» TASK
Copy out the part of the lines below that opens with the line containing "What distance from" and runs through the end of the lines, keeping every word and character unchanged.

» GIVEN DATA

* * * * * * * * *

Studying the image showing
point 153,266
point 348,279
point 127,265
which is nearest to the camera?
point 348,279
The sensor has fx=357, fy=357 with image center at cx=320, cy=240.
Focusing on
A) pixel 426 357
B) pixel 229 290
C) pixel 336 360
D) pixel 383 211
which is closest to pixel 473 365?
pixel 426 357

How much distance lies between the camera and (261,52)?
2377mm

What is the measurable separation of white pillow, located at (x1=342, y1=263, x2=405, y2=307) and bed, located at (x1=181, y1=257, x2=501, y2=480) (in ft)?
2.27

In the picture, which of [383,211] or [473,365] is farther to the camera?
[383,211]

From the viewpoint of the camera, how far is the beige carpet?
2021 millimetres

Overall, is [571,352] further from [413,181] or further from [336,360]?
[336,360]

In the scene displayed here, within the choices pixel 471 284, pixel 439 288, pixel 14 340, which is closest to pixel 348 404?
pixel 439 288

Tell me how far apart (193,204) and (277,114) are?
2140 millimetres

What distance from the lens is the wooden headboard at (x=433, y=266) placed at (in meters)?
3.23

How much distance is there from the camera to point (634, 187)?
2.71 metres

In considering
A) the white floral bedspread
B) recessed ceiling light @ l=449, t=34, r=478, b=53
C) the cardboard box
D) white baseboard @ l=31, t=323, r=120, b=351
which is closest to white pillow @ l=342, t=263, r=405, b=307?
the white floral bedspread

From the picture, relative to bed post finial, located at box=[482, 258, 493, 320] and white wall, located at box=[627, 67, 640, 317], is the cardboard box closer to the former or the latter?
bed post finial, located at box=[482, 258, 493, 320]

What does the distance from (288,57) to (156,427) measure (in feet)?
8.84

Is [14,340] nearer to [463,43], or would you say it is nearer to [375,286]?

* * * * * * * * *

» SOLUTION TO THE EXERCISE
What distance from the lens is the wooden headboard at (x=433, y=266) placed at (in meters)?
3.23

How much distance is there from the camera to point (634, 187)?
2.71 metres

In considering
A) the white floral bedspread
B) recessed ceiling light @ l=449, t=34, r=478, b=53
C) the cardboard box
D) white baseboard @ l=31, t=323, r=120, b=351
which is closest to white pillow @ l=342, t=263, r=405, b=307?
the white floral bedspread

From the picture, relative to bed post finial, located at box=[482, 258, 493, 320] and white wall, located at box=[627, 67, 640, 317], is the cardboard box closer to the former or the latter?
bed post finial, located at box=[482, 258, 493, 320]

What does the distance from (288,57) to (156,427) measure (in feet)?
8.84

Is [14,340] nearer to [463,43], or would you say it is nearer to [375,286]?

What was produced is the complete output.